Foto. Maika Makovski © Martin Page
Edit nº204
Ayer una emoción me asaltó desde un escenario. Atravesó mi carne a la altura del pecho, se expandió a través de mi piel y colmó mi garganta con un grito de silencio. Se me echó encima tan inquebrantable e impetuosa que nada pude hacer por esquivarla o contenerla. De la cárcel de máxima seguridad de mi cuenca ocular se escapó una lágrima que camuflé junto a mi bochorno entre el estruendo de aplausos.

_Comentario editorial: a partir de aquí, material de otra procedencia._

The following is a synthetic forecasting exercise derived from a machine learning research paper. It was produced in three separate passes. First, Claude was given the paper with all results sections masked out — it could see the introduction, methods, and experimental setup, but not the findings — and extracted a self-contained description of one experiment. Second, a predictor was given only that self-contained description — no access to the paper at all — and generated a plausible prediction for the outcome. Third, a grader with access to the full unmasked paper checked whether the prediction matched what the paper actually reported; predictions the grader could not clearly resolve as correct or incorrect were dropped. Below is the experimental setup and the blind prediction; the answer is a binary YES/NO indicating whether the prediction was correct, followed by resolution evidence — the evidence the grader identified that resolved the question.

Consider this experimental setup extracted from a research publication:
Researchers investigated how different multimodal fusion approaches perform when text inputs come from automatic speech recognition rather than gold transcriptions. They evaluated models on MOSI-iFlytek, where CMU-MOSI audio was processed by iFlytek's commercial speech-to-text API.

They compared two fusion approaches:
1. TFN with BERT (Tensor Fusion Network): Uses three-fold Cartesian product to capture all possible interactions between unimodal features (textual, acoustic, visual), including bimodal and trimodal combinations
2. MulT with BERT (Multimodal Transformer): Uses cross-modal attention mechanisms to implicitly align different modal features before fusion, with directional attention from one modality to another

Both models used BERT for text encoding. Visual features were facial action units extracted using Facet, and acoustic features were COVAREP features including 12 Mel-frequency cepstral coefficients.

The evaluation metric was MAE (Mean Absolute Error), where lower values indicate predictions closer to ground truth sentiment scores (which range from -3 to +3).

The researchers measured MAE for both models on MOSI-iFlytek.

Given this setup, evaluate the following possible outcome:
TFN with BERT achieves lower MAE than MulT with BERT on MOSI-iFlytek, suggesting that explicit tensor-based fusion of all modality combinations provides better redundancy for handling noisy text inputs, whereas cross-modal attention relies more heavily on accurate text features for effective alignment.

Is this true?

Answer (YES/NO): NO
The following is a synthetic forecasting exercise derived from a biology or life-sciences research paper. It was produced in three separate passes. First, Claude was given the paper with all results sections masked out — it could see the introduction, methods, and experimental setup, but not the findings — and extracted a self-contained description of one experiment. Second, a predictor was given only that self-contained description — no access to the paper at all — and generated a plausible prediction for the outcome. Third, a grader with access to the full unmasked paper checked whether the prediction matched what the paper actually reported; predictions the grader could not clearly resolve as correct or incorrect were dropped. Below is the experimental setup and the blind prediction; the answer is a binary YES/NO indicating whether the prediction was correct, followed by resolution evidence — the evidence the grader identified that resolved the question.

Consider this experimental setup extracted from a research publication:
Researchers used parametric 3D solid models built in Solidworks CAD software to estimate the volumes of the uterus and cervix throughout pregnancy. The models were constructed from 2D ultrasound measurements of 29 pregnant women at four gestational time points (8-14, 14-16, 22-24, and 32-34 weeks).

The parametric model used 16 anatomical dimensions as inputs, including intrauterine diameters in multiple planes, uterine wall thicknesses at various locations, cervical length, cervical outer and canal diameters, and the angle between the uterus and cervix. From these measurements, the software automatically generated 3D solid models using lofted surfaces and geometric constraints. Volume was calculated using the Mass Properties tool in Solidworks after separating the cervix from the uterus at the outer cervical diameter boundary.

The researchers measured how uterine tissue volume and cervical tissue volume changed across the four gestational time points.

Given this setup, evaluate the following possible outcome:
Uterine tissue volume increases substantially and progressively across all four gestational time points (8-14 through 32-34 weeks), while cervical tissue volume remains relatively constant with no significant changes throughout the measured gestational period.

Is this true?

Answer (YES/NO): YES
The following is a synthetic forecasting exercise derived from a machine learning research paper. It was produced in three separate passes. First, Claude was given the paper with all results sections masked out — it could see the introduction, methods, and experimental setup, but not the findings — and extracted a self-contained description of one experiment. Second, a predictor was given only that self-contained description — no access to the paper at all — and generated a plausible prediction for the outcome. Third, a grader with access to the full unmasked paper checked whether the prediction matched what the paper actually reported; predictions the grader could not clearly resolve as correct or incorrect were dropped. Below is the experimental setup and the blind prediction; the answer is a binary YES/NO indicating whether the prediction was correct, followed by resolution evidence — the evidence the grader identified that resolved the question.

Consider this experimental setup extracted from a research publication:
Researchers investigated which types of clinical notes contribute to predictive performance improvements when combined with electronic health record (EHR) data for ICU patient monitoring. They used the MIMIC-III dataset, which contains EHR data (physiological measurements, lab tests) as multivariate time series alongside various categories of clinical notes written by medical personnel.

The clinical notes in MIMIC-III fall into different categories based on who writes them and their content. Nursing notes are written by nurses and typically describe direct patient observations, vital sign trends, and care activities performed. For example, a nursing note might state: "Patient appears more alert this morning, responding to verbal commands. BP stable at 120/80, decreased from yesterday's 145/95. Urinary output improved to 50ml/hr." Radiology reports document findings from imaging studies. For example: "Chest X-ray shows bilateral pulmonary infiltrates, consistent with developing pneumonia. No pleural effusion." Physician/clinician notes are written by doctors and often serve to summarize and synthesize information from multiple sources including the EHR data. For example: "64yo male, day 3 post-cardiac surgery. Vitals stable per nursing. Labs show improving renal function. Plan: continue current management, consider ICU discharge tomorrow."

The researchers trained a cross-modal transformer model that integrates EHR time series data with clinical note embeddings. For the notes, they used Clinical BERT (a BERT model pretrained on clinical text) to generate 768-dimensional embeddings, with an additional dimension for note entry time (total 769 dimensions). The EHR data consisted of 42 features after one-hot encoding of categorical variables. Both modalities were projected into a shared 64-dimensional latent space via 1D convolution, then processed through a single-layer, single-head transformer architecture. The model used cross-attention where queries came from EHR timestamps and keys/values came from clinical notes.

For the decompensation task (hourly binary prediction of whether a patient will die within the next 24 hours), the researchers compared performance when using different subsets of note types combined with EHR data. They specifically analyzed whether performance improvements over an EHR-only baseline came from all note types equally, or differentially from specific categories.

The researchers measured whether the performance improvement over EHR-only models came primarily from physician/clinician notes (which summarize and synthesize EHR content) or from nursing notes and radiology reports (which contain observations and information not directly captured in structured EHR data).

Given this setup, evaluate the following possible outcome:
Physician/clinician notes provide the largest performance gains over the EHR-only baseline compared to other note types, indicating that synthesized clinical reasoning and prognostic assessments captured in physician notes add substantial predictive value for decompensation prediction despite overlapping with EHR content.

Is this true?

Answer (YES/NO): NO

Una emoción que me puso en pie, delante de una butaca anónima entre cientas, sin focos, ni atenciones, ni técnicos, ni apuntador. Me juré rendirle homenaje a sabiendas de que en su potestad las palabras se revelan con impotencia. A fin de cuentas la emoción es la respuesta al misterio del arte. El inasible roce con Dios. El hallazgo de que me encontraba vivo en un instante eterno. Un rayo de esperanza ante el abismo de lo imposible. El recuerdo de mi más dolorosa ausencia. La nostalgia que dejó aquel beso. Una energía contagiosa. Un teatro atiborrado de emociones que se fundieron en un hilo invisible como una orgía en la platea. El éxtasis de la creación hasta que cayó el telón, se encendieron las luces, y volví a casa por la acera de lo cotidiano. La emoción se convirtió en recuerdo, pero fue capaz de salvar el arte como un peregrino el camino con sus huellas.